Only the pictures should be dropped; every line of the data must come back exactly as written.

*** Opening Data to use ***

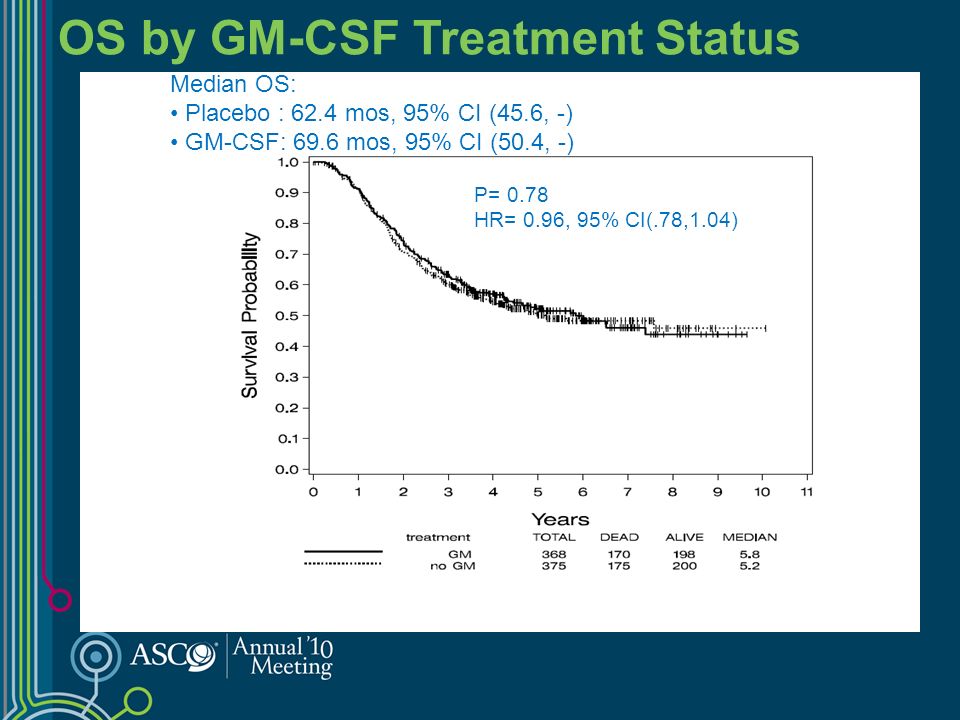 OS by GM-CSF Treatment Status

Median OS:
• Placebo : 62.4 mos, 95% CI (45.6, -)
• GM-CSF: 69.6 mos, 95% CI (50.4, -)

P= 0.78
HR= 0.96, 95% CI(.78,1.04)

Survival Probability

1.0
0.9
0.8
0.7
0.6
0.5
0.4
0.3
0.2
0.1
0.0

0 1 2 3 4 5 6 7 8 9 10 11

Years

| treatment | TOTAL | DEAD | ALIVE | MEDIAN |
|---|---|---|---|---|
| GM | 368 | 170 | 198 | 5.8 |
| no GM | 375 | 175 | 200 | 5.2 |

ASCO Annual '10 Meeting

*** Closing Data to use ***

Response for this exercise:
 OS by GM-CSF Treatment Status

Median OS:
• Placebo : 62.4 mos, 95% CI (45.6, -)
• GM-CSF: 69.6 mos, 95% CI (50.4, -)

P= 0.78
HR= 0.96, 95% CI(.78,1.04)

Survival Probability

1.0
0.9
0.8
0.7
0.6
0.5
0.4
0.3
0.2
0.1
0.0

0 1 2 3 4 5 6 7 8 9 10 11

Years

| treatment | TOTAL | DEAD | ALIVE | MEDIAN |
|---|---|---|---|---|
| GM | 368 | 170 | 198 | 5.8 |
| no GM | 375 | 175 | 200 | 5.2 |

ASCO Annual '10 Meeting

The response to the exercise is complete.